Under 14A V.S.A. § 1013, a trustee may provide a Certification of Trust to financial institutions and title companies — a summary document that proves the trust's existence and the trustee's authority without disclosing the full trust instrument. This makes the funding process far less burdensome than most people expect.

  The Fix

Work with your attorney and financial advisor immediately after signing your trust to complete a funding checklist for every major asset class. Do not leave the attorney's office without a clear action plan for each transfer. Any real estate should have a deed prepared and recorded as part of the trust signing process — not as a later afterthought that may never happen.

 

Mistake #6: No Durable Power of Attorney or Healthcare Directive

Most people think of estate planning as planning for death. But a complete Vermont estate plan also plans for incapacity — the period during which you are alive but unable to manage your own affairs. Without the right documents, your family faces a court-supervised guardianship process to accomplish even basic financial and healthcare decisions on your behalf.

Under 14 V.S.A. Ch. 127 (Vermont Uniform Power of Attorney Act, effective July 1, 2023), a power of attorney is durable only if it contains language indicating it remains effective even if the principal becomes incapacitated. Without the word 'durable,' a traditional power of attorney terminates automatically upon the principal's incapacity — exactly when it is needed most. For healthcare decisions, Vermont's Advance Directive under 14 V.S.A. Ch. 121 authorizes your agent to make medical decisions — including end-of-life decisions — when you cannot make them yourself.

If you become incapacitated without these documents, a family member must petition the Vermont Probate Division to be appointed your guardian under 14 V.S.A. Ch. 111. This is a public court proceeding that can take months, cost thousands of dollars in attorney and court fees, and require ongoing annual court supervision — all of which can be avoided with two relatively simple documents signed while you have legal capacity.

  The Fix

Every Vermont adult over 18 should have a Vermont Durable Power of Attorney under 14 V.S.A. Ch. 127 — specifying their agent and the full scope of authority — and a Vermont Advance Directive naming a healthcare agent and expressing their healthcare and end-of-life wishes. Do not wait until a health crisis to execute these documents. Capacity is required at signing, and it can be lost without warning.

 

Mistake #7: Ignoring the Surviving Spouse's Elective Share

Vermont law protects surviving spouses from being disinherited. Many Vermonters — especially those in second marriages with children from prior relationships — create estate plans that attempt to leave everything to children from a first marriage, not realizing that the surviving spouse has a statutory right to override the will and claim a guaranteed share of the estate.

Under 14 V.S.A. § 319, a surviving spouse may elect to waive the provisions of the decedent's will and instead take one-half of the balance of the probate estate, after payment of allowances, claims, and expenses. The election must be filed in writing within four months of the later of service of the notice of the surviving spouse's rights or appointment of the personal representative.

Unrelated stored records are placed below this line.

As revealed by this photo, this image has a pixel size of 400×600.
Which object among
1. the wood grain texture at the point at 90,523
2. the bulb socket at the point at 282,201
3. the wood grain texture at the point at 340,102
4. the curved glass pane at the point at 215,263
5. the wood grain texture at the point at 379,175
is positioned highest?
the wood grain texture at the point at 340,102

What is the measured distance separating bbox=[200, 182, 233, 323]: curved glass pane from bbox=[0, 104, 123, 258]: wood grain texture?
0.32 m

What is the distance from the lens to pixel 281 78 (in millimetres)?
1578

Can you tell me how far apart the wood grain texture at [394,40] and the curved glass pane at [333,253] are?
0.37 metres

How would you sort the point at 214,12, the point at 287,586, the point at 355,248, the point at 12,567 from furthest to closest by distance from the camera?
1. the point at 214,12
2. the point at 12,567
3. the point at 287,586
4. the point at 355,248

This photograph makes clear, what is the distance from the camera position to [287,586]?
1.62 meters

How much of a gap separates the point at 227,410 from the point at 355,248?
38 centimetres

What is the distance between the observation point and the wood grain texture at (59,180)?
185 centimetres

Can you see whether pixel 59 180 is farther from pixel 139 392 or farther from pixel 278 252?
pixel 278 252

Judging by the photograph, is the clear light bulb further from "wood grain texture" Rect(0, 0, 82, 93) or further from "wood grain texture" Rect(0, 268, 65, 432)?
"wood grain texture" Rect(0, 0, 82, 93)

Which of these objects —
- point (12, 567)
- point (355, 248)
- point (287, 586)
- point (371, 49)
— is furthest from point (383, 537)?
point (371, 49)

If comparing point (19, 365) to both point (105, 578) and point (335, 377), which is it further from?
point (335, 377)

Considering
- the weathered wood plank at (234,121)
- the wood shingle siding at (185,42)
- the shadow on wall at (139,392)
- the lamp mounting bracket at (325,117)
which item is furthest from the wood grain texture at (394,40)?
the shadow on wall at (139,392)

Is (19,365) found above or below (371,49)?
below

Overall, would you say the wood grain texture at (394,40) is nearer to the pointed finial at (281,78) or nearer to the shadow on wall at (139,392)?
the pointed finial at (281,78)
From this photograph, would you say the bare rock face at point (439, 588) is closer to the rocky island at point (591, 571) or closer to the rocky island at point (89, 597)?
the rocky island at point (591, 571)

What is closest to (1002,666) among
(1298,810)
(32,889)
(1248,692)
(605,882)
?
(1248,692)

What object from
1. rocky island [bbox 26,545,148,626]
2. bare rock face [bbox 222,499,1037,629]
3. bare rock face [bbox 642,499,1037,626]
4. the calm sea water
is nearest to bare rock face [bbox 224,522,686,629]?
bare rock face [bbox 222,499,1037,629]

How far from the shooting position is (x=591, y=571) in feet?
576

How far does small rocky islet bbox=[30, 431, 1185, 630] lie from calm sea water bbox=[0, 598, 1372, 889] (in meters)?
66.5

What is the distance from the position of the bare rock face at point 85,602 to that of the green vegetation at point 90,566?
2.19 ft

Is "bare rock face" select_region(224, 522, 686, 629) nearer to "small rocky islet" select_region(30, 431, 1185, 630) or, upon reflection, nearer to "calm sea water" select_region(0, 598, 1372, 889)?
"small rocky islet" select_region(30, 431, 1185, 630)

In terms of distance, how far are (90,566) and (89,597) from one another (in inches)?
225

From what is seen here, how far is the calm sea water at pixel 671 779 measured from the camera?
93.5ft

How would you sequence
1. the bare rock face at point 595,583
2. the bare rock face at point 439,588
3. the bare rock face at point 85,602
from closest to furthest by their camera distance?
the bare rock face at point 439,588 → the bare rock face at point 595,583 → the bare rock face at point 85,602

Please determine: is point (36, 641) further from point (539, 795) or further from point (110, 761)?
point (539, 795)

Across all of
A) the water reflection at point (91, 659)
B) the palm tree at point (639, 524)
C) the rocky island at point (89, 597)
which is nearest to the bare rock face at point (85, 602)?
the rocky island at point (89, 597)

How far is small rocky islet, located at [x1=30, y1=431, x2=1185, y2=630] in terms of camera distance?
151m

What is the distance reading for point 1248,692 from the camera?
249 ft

Under 14 V.S.A. § 321, a voluntary transfer of property during marriage made without adequate consideration and for the primary purpose of defeating the surviving spouse's elective or intestate share is void — unless the spouse previously waived their rights under § 323. Transferring assets to an irrevocable trust or to children shortly before death to cut out a surviving spouse may be undone by the court.

  The Fix

If you are in a second marriage with children from a prior relationship, your estate plan must carefully balance the interests of your surviving spouse against those of your children. This often requires a Qualified Terminable Interest Property (QTIP) trust or another structured arrangement. This is not a plan to attempt without an experienced Vermont estate planning attorney.

 

Mistake #8: Choosing the Wrong Executor or Trustee

The executor — called the personal representative in Vermont — and the trustee are the people who actually carry out your estate plan. Choosing the wrong person out of family loyalty, obligation, or inertia is one of the most common and most damaging estate planning mistakes Vermont attorneys see. A bad choice can result in mismanagement of assets, family litigation, and court proceedings that consume the estate.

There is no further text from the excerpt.